> [QUOTED PASSAGE]:
David J. Gets Bread From eBay
Former Bauhaus and Love and Rockets principal David J. begins his
recently released fifth solo album, Estranged, with a
cover of Bread’s “The Guitar Man,” a choice bound to surprise fans
more familiar with his goth past.
“My dad had it in an eight-track in his car,” J. says. “I loved
it as a kid. It describes an itinerant musician that’s had a
certain amount of success but now the crowds are getting thin, but
you keep playing because you love to play. My take is that it’s
descriptive of someone who’s a junkie.”
J.’s melancholy reworking features Dave Navarro and Stephen
Perkins of Jane’s Addiction, friends of J.’s since Love and Rockets
and Jane’s toured together in the late Eighties.
“I thought of whom I could get to play lead parts on it because
I can’t play that sort of guitar,” J. says. “Dave came in and he
did it in two takes. I think he related to the subject matter, too,
although he’s come through the other side, and he’s doing great
now.”

> [PROVIDED RECORDS]:
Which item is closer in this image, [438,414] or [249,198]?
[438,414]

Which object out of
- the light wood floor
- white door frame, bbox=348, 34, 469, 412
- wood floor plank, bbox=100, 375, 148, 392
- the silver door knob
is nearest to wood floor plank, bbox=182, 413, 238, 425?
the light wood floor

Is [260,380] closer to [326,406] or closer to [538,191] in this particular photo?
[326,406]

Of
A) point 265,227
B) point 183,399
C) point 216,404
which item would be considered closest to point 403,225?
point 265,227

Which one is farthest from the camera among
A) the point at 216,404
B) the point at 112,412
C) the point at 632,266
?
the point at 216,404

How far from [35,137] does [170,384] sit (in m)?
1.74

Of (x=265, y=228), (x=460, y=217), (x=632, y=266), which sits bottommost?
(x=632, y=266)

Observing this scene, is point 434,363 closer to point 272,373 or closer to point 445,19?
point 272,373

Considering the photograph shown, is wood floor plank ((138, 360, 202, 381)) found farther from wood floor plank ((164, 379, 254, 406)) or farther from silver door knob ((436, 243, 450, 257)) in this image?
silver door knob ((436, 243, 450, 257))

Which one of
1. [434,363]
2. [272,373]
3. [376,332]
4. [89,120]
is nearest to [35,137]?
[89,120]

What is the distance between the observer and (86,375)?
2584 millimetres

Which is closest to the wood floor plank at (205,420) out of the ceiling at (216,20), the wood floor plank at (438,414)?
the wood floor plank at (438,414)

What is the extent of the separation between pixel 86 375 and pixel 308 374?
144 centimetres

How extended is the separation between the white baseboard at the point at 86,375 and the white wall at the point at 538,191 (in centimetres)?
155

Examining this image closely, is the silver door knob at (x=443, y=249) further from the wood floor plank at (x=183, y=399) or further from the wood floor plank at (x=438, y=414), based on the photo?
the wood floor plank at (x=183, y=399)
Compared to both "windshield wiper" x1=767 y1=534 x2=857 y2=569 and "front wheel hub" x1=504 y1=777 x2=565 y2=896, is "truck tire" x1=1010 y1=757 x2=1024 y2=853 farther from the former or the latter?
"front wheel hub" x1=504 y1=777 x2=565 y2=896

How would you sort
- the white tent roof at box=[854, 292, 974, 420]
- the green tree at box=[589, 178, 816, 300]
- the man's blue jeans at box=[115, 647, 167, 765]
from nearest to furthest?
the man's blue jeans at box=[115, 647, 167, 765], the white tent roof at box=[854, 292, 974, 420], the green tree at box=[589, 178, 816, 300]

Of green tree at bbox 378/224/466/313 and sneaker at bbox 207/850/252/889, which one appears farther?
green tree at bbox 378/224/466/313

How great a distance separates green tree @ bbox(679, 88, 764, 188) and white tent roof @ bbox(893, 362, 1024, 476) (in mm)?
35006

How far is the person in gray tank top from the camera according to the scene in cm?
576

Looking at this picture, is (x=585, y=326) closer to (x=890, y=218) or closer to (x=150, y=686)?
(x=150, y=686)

> [EXERCISES TO COMPLETE]:
1. Please reproduce the stretch of the David J. article from "David J. Gets" through "the late Eighties.".
2. What is the title of David J.'s fifth solo album, according to the David J. article?
3. Decide whether each statement agrees with the David J. article, and back each yes or no with the words from the article that settle it: (a) J.'s father had "The Guitar Man" on an eight-track in his car. (b) J. played the lead guitar parts on the song himself. (c) Love and Rockets and Jane's Addiction toured together in the early Nineties.

> [EXPECTED ANSWERS]:
1.
David J. Gets Bread From eBay
Former Bauhaus and Love and Rockets principal David J. begins his
recently released fifth solo album, Estranged, with a
cover of Bread’s “The Guitar Man,” a choice bound to surprise fans
more familiar with his goth past.
“My dad had it in an eight-track in his car,” J. says. “I loved
it as a kid. It describes an itinerant musician that’s had a
certain amount of success but now the crowds are getting thin, but
you keep playing because you love to play. My take is that it’s
descriptive of someone who’s a junkie.”
J.’s melancholy reworking features Dave Navarro and Stephen
Perkins of Jane’s Addiction, friends of J.’s since Love and Rockets
and Jane’s toured together in the late Eighties.

2. Estranged

3.
(a) Yes: "My dad had it in an eight-track in his car"
(b) No: "I can’t play that sort of guitar"
(c) No: "toured together in the late Eighties"